So what was up with those Tar Heel doctors, right? Well, if you think they cornered the market on duplicitous doctors—think again.

1895 – The Bulletin of the American Academy of Medicine related how a Dr. “G.S.” graduate of Jefferson Medical College successfully duped an unnamed medical board two years earlier by sitting the exam successfully on behalf of his brother-in-law.

1903 – The Washington State Supreme Court upheld a decision by that state’s medical board to deny licenses to a pair of physicians found to have conspired to obtain advance copies of the licensing exam questions.

1904 – The Pennsylvania Board of Medical Examiners expelled four candidates from their exam for cheating.

1906 – President of the Indiana Medical Board reported being approached by a candidate offering $5000 for a passing score on their exam.

1912 – the Illinois Board of Health denied licensure to Charles Bateman based upon evidence he sat the Missouri medical licensing exam as a ringer on behalf of another physician, George W. Carson.

My favorite example of exam cheaters is one described in the October 1905 issue of the State Board Journal of America.

“There is the case of the young man, who, gaining access to the examination room on the night previous to the examination, bored a three-fourths inch hole in the floor so as to communicate with the coal-cellar below, where he next day had a corps of assistants installed with an ample library of modern text and reference books. When he wanted an answer, during the examination, he had only to write the question on a strip of paper, ball it up and drop it into his bureau of information. The question soon reappeared answered, and in the meantime he kept…his foot so adjusted over the aperture as to hide it and yet allow the return of the answered question.”

Talk about an imaginative scheme!

Close-up of a hand covered in formulas for a math class exam

State medical boards of that era were keenly aware of efforts like these and adopted counter measures to combat cheating. For example, some boards stopped using local printers to print their exam questions—opting instead for printers in distant cities. To combat pre-knowledge of exam questions, boards supplied examinees with assigned blue books or colored paper when they arrived on site for writing out their answers. To forestall old fashioned copying by looking at another examinee’s test, boards would mix the order of questions or employ multiple test forms that minimized duplication of test questions.

The use of substitutes or “ringers” (i.e., individuals taking the exam on behalf of someone else) presented a special challenge. Boards ultimately had to introduce practices that  included  photographs of applicants affixed to assigned seats with comparison of signatures onsite during the exam compared to the signature on the license application.  Even this wasn’t foolproof–check out my earlier blog post on Phillip Dyment   By the 1920’s, most state medical boards had become highly versed in exam security and able to provide numerous anecdotes of cheating irregularities they uncovered.

Some readers may be surprised to see such a litany of misconduct—though the reality is that I could easily offer many more historical examples like these.

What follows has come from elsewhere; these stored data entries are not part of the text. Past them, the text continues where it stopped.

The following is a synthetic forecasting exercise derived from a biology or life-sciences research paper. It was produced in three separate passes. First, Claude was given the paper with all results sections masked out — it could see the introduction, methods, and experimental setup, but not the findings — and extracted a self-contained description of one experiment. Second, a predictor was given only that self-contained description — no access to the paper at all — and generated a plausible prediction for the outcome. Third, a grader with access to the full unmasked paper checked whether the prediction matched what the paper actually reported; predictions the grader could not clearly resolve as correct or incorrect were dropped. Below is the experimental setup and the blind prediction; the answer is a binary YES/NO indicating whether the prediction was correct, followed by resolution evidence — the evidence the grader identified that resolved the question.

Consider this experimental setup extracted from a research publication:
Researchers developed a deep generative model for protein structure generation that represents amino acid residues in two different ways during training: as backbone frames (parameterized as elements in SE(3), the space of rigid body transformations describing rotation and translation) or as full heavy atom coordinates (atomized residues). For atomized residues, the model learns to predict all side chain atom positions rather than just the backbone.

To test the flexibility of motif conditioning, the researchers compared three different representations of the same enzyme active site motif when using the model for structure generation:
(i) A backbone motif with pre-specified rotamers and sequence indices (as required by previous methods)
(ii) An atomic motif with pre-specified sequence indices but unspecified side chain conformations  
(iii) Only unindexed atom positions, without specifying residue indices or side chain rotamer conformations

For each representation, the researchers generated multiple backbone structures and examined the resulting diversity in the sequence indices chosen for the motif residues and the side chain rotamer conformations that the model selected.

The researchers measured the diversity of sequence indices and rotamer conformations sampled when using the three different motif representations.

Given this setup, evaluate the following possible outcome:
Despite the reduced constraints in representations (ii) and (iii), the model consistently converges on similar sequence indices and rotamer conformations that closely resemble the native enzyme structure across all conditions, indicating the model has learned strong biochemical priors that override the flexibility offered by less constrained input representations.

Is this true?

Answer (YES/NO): NO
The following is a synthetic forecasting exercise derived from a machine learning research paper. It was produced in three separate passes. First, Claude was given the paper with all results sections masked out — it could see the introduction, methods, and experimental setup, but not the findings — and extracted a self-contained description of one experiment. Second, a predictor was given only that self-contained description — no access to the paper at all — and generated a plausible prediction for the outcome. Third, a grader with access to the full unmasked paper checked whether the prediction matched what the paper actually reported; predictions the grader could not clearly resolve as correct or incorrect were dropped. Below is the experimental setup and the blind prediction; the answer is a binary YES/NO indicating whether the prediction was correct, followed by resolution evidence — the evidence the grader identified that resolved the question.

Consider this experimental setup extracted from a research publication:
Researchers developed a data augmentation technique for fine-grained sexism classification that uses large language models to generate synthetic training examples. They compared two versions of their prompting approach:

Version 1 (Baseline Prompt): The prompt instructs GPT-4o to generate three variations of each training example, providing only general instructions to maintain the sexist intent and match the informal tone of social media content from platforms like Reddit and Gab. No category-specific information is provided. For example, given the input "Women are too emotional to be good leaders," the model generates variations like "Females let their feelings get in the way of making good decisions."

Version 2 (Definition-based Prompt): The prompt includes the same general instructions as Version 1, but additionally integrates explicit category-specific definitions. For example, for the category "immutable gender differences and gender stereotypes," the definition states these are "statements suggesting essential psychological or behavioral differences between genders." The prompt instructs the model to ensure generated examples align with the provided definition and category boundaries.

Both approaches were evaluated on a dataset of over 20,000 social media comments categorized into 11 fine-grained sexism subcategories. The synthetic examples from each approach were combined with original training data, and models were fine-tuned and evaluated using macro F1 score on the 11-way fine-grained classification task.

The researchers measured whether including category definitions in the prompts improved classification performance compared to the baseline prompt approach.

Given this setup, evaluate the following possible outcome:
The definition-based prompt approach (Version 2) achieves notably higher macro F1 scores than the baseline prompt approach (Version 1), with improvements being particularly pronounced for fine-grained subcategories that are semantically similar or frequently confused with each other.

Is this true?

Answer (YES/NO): YES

In relating these episodes, my intent is to prepare readers for the unsavory reality—and to some, the shock—that cheating on the medical licensing exam is not something limited to a bygone era. I’m priming you for my next blog post offering examples of far more recent vintage.

The views expressed are those of the author and do not reflect those of the Federation of State Medical Boards.

Source: North Carolina Medical Board, Registry Book 1859-1908. pdf 73-74, 188-189 https://www.ncmedboard.org/about-the-board/historic-

The Demise of the National Confederation

If you’ve been reading my blog, you know already that regulating the practice of medicine falls to the individual states under the 10th amendment and the Supreme Court’s articulated doctrine of police powers. What you may not know, however, is that despite this country’s decentralized method for medical regulation, state medical boards have often tried to harness the benefits of a national system while retaining local accountability and oversight, e.g., pushing for uniform standards for medical licensure among all states. They have done so, in part, through their participation in a national membership association.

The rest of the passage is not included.